However much comedy is about ‘the way you tell ‘em’, there still has to be something to actually tell
Feeling like a series of loosely connected comedy sketches, Night School very often falls short of the mark, becoming a comedy with no real direction and certainly no purpose. Kevin Hart’s delivery is usually the picture’s only saviour, and however much comedy is about ‘the way you tell ‘em’, there still has to be something to actually tell.
Teddy Walker (Kevin Hart) has everything he’s ever wanted in life. Cars, money, and women. But just when things look as if they could never be better for him, his life falls apart, and Teddy needs to find a new job fast.
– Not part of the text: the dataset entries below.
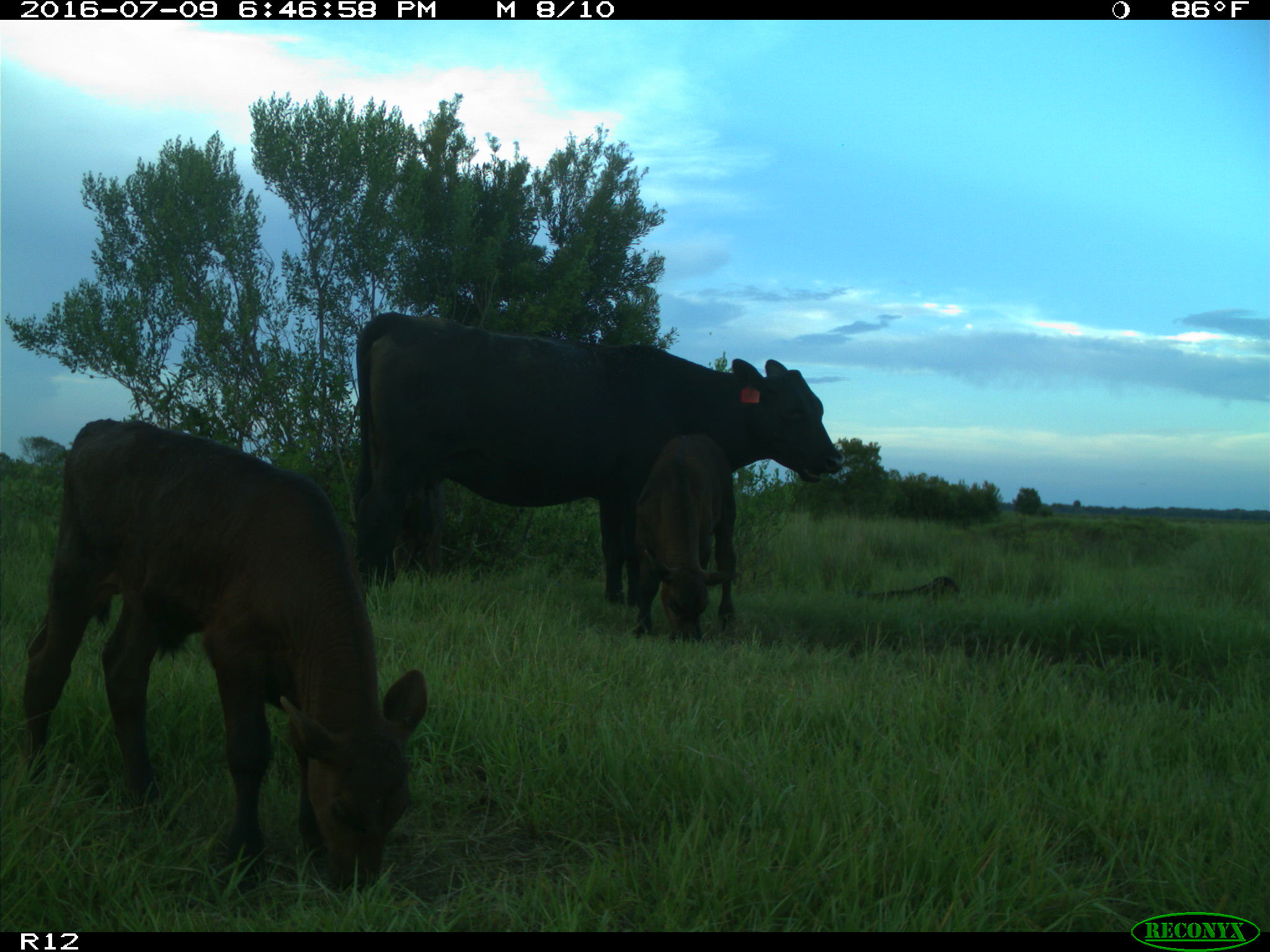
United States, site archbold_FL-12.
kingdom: Animalia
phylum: Chordata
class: Mammalia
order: Artiodactyla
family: Bovidae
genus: Bos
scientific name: Bos taurus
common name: domestic cow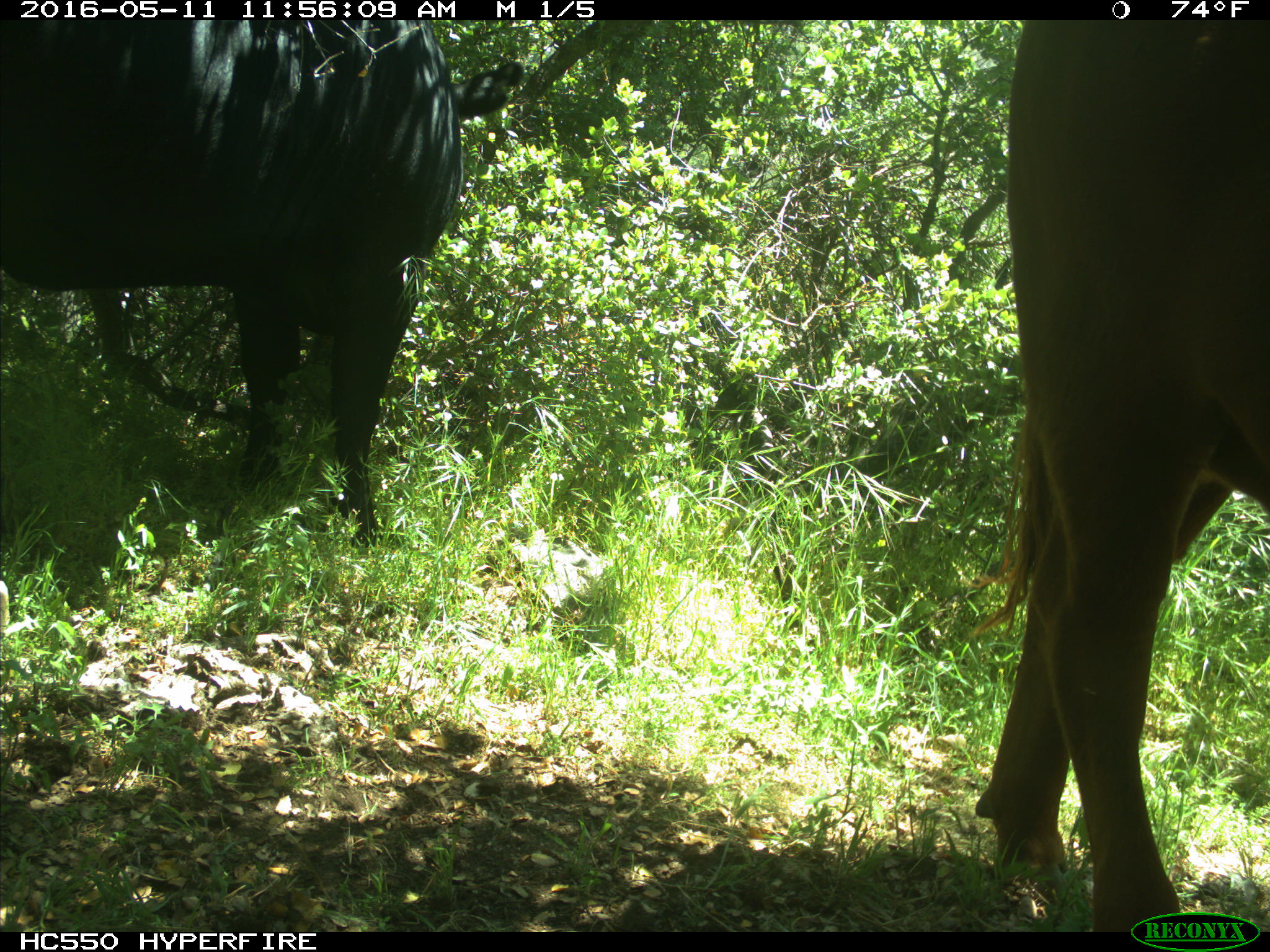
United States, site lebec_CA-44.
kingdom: Animalia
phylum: Chordata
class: Mammalia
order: Artiodactyla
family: Bovidae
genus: Bos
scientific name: Bos taurus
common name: domestic cow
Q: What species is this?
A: Bos taurus (domestic cow).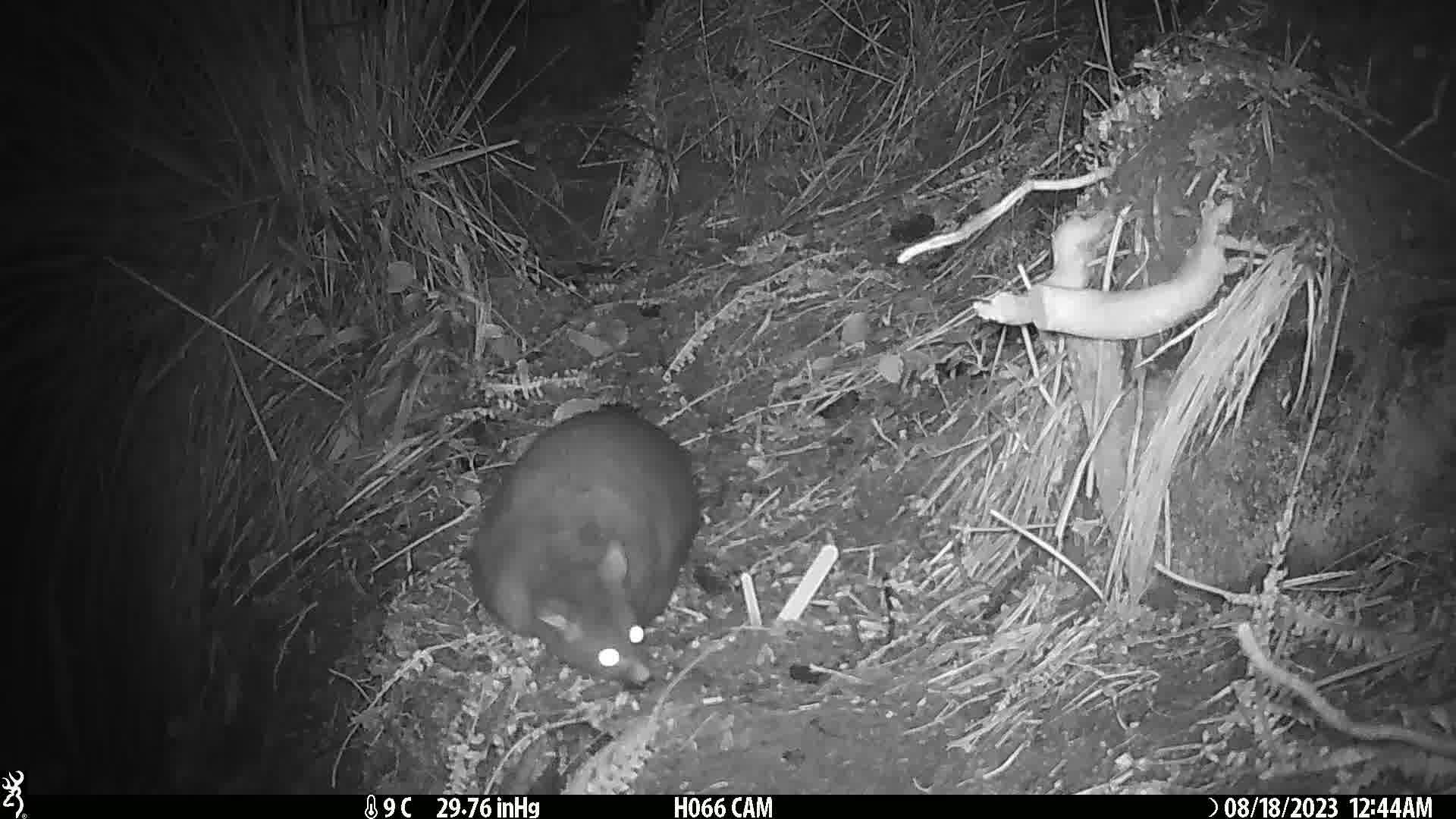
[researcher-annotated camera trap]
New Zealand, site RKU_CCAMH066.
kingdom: Animalia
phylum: Chordata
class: Mammalia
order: Diprotodontia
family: Phalangeridae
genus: Trichosurus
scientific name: Trichosurus vulpecula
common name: common brushtail possum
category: possum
Promised a high position at a finance firm by his best friend Marvin, Teddy must go back to school and get his GED. Yet, having previous history with the head teacher, and a notoriously tough night school trainer, things won’t be as easy as he first thought.
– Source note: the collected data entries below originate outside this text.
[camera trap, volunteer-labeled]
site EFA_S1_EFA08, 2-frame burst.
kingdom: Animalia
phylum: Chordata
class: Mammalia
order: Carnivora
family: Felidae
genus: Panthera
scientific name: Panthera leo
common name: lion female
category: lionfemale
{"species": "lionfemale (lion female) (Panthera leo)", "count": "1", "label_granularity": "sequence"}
Night School offers the predictability of an American comedy mixed with popular themes in an attempt to draw an audience. ‘Kevin Hart getting his GED’ is such an empty plot device it needed padding out, and offering that in the form of Tiffany Haddish was a fabulous idea, which quickly becomes wasted with her reduced to mere dancing and the spewing out of continuous comedic ‘burns’. It doesn’t work as a feature, and that is all too obvious to see.
Most of the jokes focusing on ‘black voice’ and stereotypes drag the performances down, even though they’re above par for a comedy produced in 2018. There’s no real highlights or climax, and that leaves behind a very run of the mill comedy with very, very little to say.